A possible way to address both concerns uses a combination of :
- taking advantage of the CompletableFuture's features to chain work in a non-blocking manner
- implementing a second Task that can itself also be processed in some matching service.
If the processing logic for the second Task depends on results of the first one, we typically consider both Tasks within a common context. This is implemented by making them sub-tasks of a common parent Task. This allows one sub-task to browse in its parent's other sub-tasks and to look for any needed data in their results. (see the Task JavaDoc for more details on accessing parent- & sub-tasks)
An example to address both issues could be as follows :
Task mainTask = triqFactory.createTask(null, "testInitiator", "testType", "testCorrelationId", "testExternalRef"); Task t1 = triqFactory.createTask(mainTask, "testInitiator", "testType", "testCorrelationId", "testExternalRef"); Task t2 = triqFactory.createTask(mainTask, "testInitiator2", "testType", "testCorrelationId2", "testExternalRef2"); // This gives an example of chaining task executions asynchronously. TaskProcessingBroker broker = TaskProcessingBrokerTracker.getBroker(); CompletableFuture<Task> future1 = broker.process(t1, 3L, TimeUnit.SECONDS); // Remark that the "t" parameter in the chained call is only present for syntactic reasons. // The API does not support passing earlier processed tasks, it just accepts the new task t2. // t2 can find the preceeding tasks via its parent mainTask, as described above. CompletableFuture<Task> future2 = future1.thenCompose(t -> broker.process(t2, 3L, TimeUnit.SECONDS));
The below is still on a dvp-branch and will be merged in master in the near future
For cases where a Task has sub-tasks that do not depend on each other's results, the sub-tasks can all be processed concurrently. The broker API provides a short-cut method for this case, where you can just submit the parent Task and all its sub-tasks get processed :
CompletableFuture<Task> future = TaskProcessingBrokerTracker.getBroker().processSubTasks(mainTask, 3L, TimeUnit.SECONDS, false);
The last argument allows to optionally set the parent task to finished once all its sub-tasks are done.
Further Reading
Task-based processing is an example of a coordination language, which composes separate computational elements together.

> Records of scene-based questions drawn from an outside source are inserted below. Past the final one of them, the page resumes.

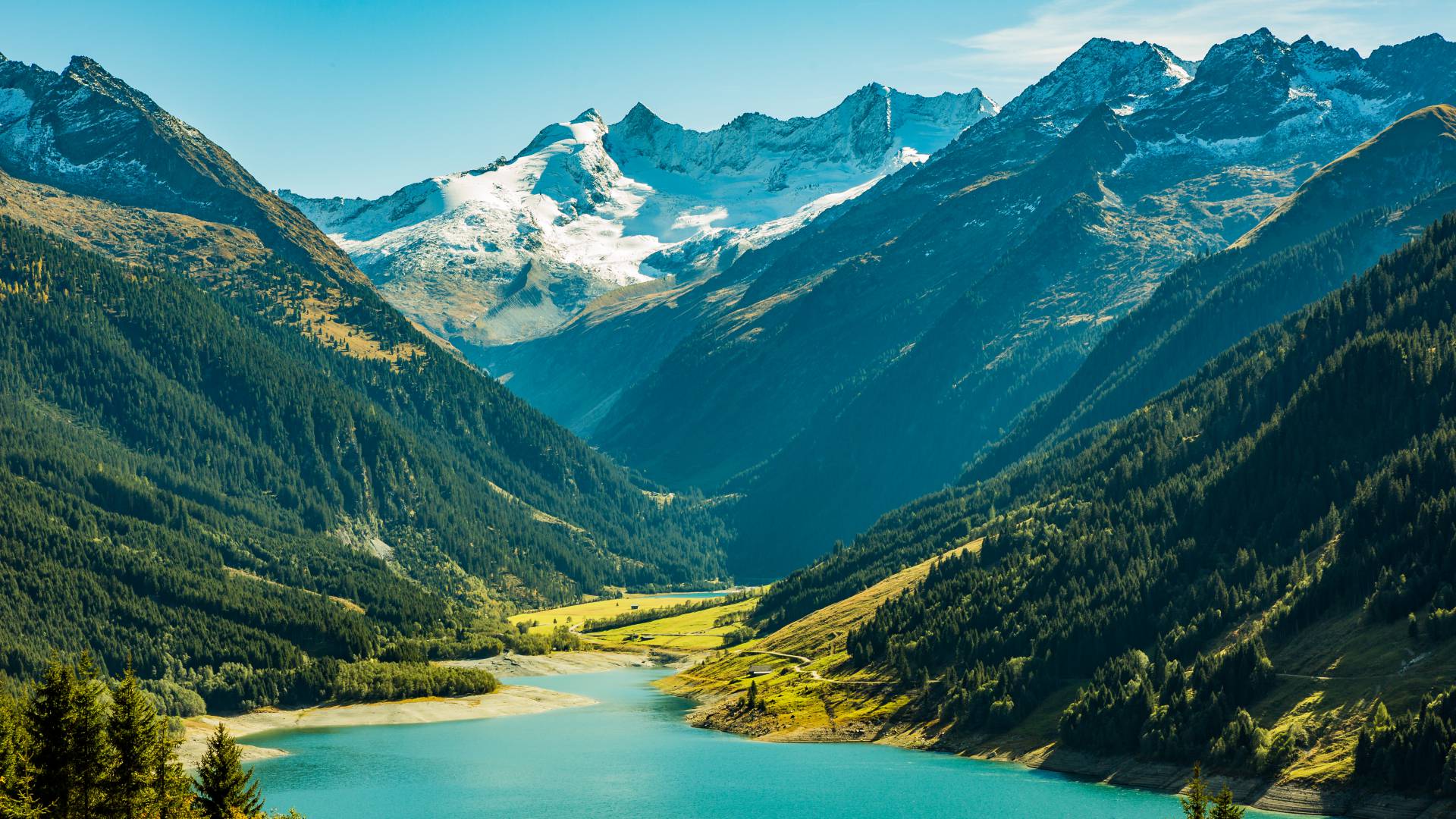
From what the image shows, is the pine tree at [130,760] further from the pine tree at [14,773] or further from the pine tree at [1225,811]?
the pine tree at [1225,811]

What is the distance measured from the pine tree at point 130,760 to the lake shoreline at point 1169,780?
343ft

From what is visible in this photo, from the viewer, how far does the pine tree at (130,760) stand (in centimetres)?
8288

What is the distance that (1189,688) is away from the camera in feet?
545

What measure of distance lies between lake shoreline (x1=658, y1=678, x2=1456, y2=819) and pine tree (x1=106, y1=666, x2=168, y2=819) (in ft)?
343

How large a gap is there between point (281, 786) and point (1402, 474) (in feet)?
498

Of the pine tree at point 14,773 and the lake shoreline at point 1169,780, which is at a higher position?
the pine tree at point 14,773

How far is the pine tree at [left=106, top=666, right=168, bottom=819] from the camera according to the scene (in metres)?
82.9

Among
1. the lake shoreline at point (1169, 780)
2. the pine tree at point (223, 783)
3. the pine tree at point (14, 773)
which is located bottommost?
the lake shoreline at point (1169, 780)

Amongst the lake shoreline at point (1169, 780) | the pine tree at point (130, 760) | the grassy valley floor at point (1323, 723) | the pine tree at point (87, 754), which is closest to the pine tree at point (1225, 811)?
the lake shoreline at point (1169, 780)

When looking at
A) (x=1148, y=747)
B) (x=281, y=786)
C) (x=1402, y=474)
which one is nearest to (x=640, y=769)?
(x=281, y=786)

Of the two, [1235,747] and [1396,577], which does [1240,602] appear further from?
[1235,747]

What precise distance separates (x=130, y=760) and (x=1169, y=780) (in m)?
113

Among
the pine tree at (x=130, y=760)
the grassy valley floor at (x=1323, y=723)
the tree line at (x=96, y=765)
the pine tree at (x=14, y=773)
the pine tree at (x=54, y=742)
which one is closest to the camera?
the pine tree at (x=14, y=773)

- David Gelernter, Nicholas Carriero, "Coordination languages and their significance", Magazine, Communications of the ACM, Vol. 35, Issue 2, Feb. 1992, Pages 97-107.
- Linda (coordination language)
Collecting and storing processing events is a form of data provenance, where data sources and processes are documented so that an experiment may be reproduced. Kepler, which also uses Ptolemy II as an execution engine, supports data provenance.
- Ilkay Altintas, Oscar Barney, Efrat Jaeger-Frank, "Provenance Collection Support in the Kepler Scientific Workflow System," Chapter in Provenance and Annotation of Data, Volume 4145 Lecture Notes in Computer Science, May 2006, pp 118-132.
- Shawn Bowers, Timothy McPhillips, Bertram Ludäscher, Shirley Cohen, Susan B. Davidson, "A Model for User-Oriented Data Provenance in Pipelined Scientific Workflows," Chapter in Provenance and Annotation of Data, Volume 4145 Lecture Notes in Computer Science, May 2006, pp. 133-147.